═════ Supplied passage ═════

Governor: Guy Hunt (R)
FY 1993 proposed state budget:
$7.2 billion
FY 1993 proposed K-12 budget:
$1.75 billion
FY 1992 K-12 budget:
$1.66 billion
Percent change K-12 budget:
+5.4 percent

Highlights

  • Legislature is considering a $500-million tax package that represents recommendations made by a Governor-appointed tax-reform task force. The House last month defeated a provision of the bill that would have required local school superintendents to be appointed rather than elected.
  • Figure for total state budget includes earmarked funds that the state does not break down by source. The monies include federal and local funds as well as state revenues.

CONNECTICUT

Governor: Lowell P. Weicker Jr. (I)
FY 1993 proposed state budget:
$7.3 billion
FY 1993 proposed K-12 budget:
$1.4 billion
FY 1992 K-12 budget:
$1.4 billion
Percent change K-12 budget:
No change

Highlights

  • Governor proposes changing the formula for state education aid to municipalities, which would mean an overall reduction of $211 million. Increases in state aid to the poorest cities and towns would be capped at 3.6 percent, while aid to wealthier areas would be reduced.

═════ Data to examine ═════

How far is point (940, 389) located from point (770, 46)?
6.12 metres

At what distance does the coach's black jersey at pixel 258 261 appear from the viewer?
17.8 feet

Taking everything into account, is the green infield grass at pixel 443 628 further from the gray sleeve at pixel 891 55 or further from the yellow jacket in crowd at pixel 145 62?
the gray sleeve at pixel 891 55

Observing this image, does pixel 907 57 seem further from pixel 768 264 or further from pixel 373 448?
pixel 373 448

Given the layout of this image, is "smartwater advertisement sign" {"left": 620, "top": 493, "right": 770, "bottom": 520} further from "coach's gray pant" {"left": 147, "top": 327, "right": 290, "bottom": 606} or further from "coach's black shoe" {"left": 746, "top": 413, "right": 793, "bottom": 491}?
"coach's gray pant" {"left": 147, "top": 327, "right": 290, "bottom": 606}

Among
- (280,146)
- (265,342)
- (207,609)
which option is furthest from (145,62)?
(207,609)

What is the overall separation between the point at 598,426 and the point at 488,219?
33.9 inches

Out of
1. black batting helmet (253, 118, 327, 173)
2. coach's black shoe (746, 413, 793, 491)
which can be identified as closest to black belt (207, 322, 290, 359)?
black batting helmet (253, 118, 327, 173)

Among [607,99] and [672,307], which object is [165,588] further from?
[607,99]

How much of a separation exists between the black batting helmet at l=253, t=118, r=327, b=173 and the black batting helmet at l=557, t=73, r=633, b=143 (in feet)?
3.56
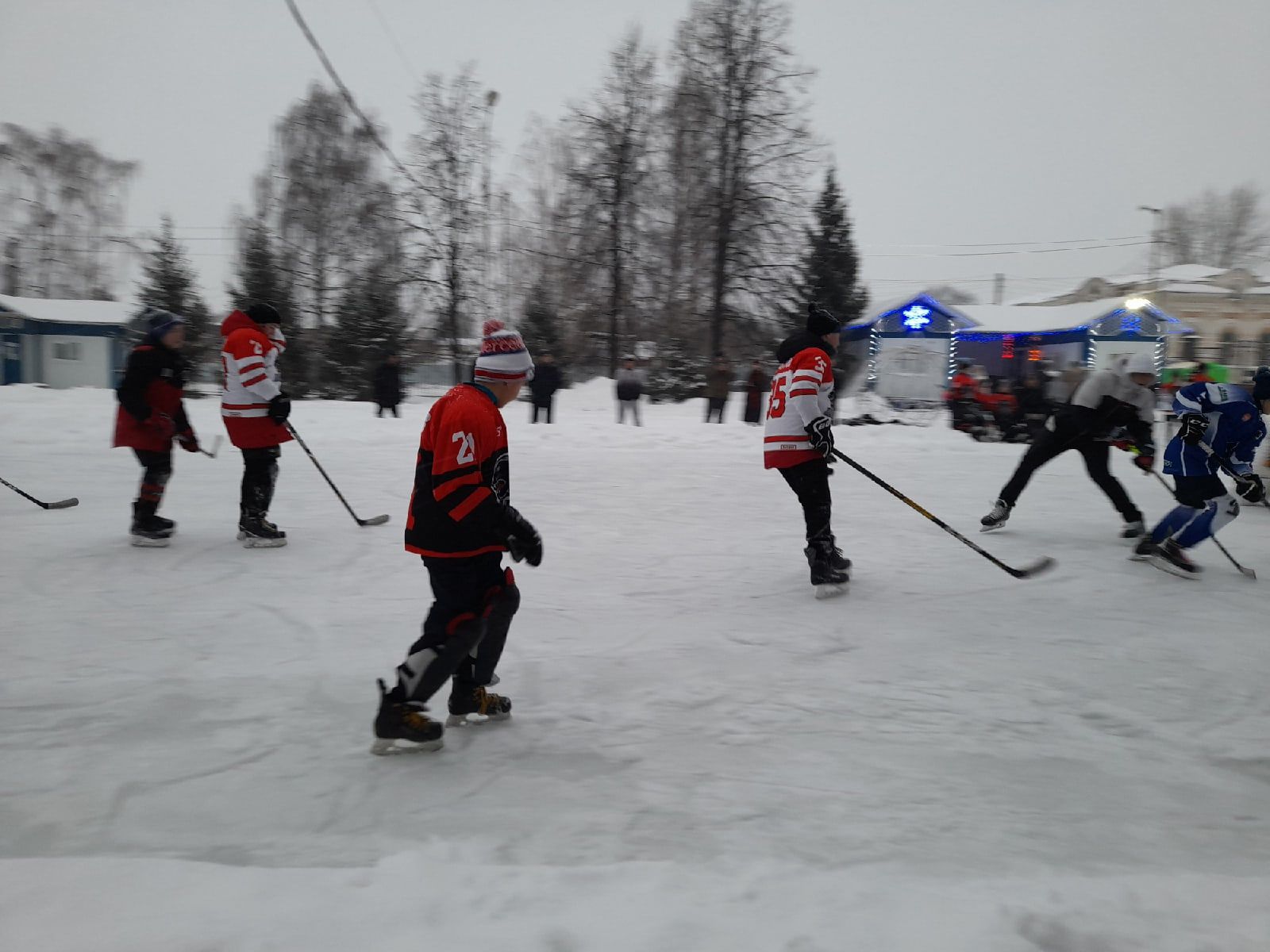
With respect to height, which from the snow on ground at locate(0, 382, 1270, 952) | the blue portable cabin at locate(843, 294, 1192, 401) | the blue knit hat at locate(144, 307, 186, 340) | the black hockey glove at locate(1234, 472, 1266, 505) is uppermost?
the blue portable cabin at locate(843, 294, 1192, 401)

═════

Work request 1 — List each distinct dollar amount that appears in the state budget summaries.
Work request 2 — Extend the state budget summaries past their final sentence.
The entries have nothing to do with the state budget summaries.

Task answer 1 —
$7.2 billion
$1.75 billion
$1.66 billion
$500 million
$7.3 billion
$1.4 billion
$211 million

Task answer 2 —
  • For the first time, municipalities would also have to pay a portion of the state's teacher-retirement fund. Amounts would vary from 1 percent to 4 percent, depending on the area's relative wealth.
  • Budget includes funding increases for early-childhood programs, including Head Start, school-based health centers, and extended-day kindergarten in the state's three poorest cities.
  • Governor also proposes changes in state's welfare regulations that would require parents who receive public assistance to show that their children are attending school and have received proper immunizations and health screenings.

DELAWARE

Governor: Michael N. Castle (R)
FY 1993 proposed state budget:
$1.22 billion
FY 1993 proposed K-12 budget:
$426 million
FY 1992 K-12 budget:
$418 million
Percent change K-12 budget:
+1.9 percent

Highlights

  • Governor proposes a change in the way vocational-education students are counted, saving $5.8 million; $2.3 million of that would go to the state's block-grant program, which gives districts more flexibility in how they spend money.
  • In addition to paying step increases, budget includes money for a 1 percent pay raise for teachers.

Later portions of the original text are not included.